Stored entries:
<<<<

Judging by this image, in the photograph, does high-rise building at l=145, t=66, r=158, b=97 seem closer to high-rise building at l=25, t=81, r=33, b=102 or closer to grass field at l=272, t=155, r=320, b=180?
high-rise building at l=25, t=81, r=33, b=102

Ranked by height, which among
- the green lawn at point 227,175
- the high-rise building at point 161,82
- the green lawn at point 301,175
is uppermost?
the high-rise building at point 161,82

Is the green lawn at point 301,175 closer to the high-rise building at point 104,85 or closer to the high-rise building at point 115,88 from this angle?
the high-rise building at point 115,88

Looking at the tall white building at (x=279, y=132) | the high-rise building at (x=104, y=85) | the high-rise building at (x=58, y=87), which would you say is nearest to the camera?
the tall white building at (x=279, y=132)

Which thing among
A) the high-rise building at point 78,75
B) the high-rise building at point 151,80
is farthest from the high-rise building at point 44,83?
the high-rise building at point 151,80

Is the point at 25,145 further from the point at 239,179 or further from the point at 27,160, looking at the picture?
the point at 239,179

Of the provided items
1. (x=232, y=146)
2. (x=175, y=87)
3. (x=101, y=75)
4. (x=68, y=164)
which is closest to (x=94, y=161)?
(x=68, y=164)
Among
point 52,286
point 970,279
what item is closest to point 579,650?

>>>>
<<<<

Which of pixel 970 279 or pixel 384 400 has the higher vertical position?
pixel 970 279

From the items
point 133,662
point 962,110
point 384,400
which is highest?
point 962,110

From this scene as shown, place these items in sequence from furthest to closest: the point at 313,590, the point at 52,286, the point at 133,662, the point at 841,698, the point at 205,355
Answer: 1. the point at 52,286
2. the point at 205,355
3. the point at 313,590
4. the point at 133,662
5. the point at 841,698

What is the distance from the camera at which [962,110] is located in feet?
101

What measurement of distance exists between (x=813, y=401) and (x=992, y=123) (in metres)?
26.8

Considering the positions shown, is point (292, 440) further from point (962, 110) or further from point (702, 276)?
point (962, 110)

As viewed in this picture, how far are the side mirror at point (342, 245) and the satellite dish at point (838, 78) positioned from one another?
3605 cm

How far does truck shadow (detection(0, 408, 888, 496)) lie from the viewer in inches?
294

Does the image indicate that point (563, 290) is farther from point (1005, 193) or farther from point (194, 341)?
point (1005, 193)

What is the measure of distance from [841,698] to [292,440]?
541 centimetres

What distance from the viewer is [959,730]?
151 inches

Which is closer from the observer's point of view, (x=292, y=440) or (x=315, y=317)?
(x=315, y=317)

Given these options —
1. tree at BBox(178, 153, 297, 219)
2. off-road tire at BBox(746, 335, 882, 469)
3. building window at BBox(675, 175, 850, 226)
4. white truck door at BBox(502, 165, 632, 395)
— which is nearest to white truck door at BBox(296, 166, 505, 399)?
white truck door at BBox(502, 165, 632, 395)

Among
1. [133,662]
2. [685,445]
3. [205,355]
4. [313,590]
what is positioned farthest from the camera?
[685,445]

>>>>

**YOUR GOAL**
Gather every line of the material above that contains the word "door".

**EXERCISE ANSWER**
4. white truck door at BBox(502, 165, 632, 395)
— which is nearest to white truck door at BBox(296, 166, 505, 399)?
white truck door at BBox(502, 165, 632, 395)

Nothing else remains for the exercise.